Djalma Dias posado, antes de jogo, no Maracanã | Revista do Esporte

Referência técnica da equipe e cobiçado por diversos clubes cariocas e paulistas, Djalma teve problemas para tentar renovar seu contrato ao voltar de Nova York e entrou em litígio com o América, que chegou a colocar seu passe à venda por um valor inviável. Ficou cerca de um mês fora do time, mas acabou aceitando um novo contrato-tampão apenas até o fim da temporada, recebendo o salário-teto do elenco.

Embora não pensasse em deixar Campos Sales, acabaria mudando de ares no início de 1963. Logo no dia 3 de janeiro, o Palmeiras pagaria 29 milhões de cruzeiros pelo jogador, um dos valores de transferências mais altos do futebol brasileiro na época. Pouco tempo depois, levaria também para o Parque Antártica o ponta-esquerda Nilo, indicado por ele ao clube paulista.

Djalma Dias acompanha Pepe, em treino pela Seleção Brasileira | Revista O Cruzeiro

No Palmeiras, Djalma venceria dois campeonatos paulistas (1963 e 1966) e participaria da campanha do título do Torneio Roberto Gomes Pedrosa em 1967. Porém, ficaria por vários meses afastado do clube por ter mais uma vez se desentendido com dirigentes durante uma renovação contratual. Os cartolas paulistas queriam que ele abrisse mão dos 15% a que teria direito pela antiga lei do passe em caso de transferência.

Após uma longa batalha judicial, Djalma conseguiu sua liberação e assinou com o Atlético-MG no início de 1968. No ano seguinte, voltou ao futebol paulista para defender o Santos, onde atuaria ao lado de seu primo Carlos Alberto Torres e se sagraria campeão paulista. Em 1971, retornaria ao Rio para defender o Botafogo. Já veterano, sua passagem pelo Alvinegro teve altos e baixos, e ele pendurou as chuteiras em 1973, aos 34 anos.

Descrição da tarefa. De acordo com o trecho citado acima, que valor o Palmeiras pagou por Djalma Dias em 3 de janeiro de 1963?

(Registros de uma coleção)
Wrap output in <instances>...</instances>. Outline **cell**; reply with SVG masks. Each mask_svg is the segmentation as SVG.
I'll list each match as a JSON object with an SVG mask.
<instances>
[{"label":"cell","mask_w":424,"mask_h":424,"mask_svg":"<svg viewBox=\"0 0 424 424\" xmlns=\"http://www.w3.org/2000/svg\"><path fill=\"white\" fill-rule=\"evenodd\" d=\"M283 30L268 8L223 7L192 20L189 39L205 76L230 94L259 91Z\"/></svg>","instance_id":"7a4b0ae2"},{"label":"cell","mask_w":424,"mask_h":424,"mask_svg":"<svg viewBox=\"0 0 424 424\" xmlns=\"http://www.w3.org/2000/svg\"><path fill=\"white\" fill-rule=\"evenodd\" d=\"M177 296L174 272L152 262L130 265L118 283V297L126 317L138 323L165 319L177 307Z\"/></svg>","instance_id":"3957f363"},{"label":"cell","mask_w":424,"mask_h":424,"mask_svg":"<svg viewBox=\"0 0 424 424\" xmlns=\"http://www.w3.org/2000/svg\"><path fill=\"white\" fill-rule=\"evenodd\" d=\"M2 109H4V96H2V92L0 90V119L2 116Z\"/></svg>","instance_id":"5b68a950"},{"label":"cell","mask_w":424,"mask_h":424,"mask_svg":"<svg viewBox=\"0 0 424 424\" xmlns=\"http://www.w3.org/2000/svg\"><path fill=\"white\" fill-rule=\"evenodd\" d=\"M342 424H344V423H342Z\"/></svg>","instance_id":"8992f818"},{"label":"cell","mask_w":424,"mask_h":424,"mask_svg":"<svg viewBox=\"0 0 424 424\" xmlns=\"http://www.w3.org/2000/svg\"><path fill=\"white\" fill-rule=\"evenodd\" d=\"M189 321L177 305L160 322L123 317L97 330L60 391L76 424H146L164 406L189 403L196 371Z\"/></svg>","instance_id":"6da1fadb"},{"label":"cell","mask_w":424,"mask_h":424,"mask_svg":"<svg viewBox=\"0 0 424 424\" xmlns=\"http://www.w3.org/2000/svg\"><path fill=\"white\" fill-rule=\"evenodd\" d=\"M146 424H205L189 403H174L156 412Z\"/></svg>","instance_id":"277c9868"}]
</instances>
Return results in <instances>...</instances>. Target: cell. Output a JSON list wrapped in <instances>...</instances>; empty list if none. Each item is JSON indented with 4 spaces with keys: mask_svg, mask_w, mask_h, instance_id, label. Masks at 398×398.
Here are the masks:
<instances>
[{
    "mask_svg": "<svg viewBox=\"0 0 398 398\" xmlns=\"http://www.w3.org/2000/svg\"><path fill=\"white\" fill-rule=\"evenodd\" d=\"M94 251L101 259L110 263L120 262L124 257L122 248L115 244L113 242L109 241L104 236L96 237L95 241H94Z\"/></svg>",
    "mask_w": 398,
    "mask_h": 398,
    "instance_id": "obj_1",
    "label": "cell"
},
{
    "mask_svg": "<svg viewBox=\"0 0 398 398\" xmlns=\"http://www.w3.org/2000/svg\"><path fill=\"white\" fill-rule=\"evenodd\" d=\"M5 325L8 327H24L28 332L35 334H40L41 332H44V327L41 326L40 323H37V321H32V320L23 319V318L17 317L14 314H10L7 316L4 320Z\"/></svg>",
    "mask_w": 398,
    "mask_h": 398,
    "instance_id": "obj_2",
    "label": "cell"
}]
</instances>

Solução da tarefa. O Palmeiras pagou 29 milhões de cruzeiros pelo jogador.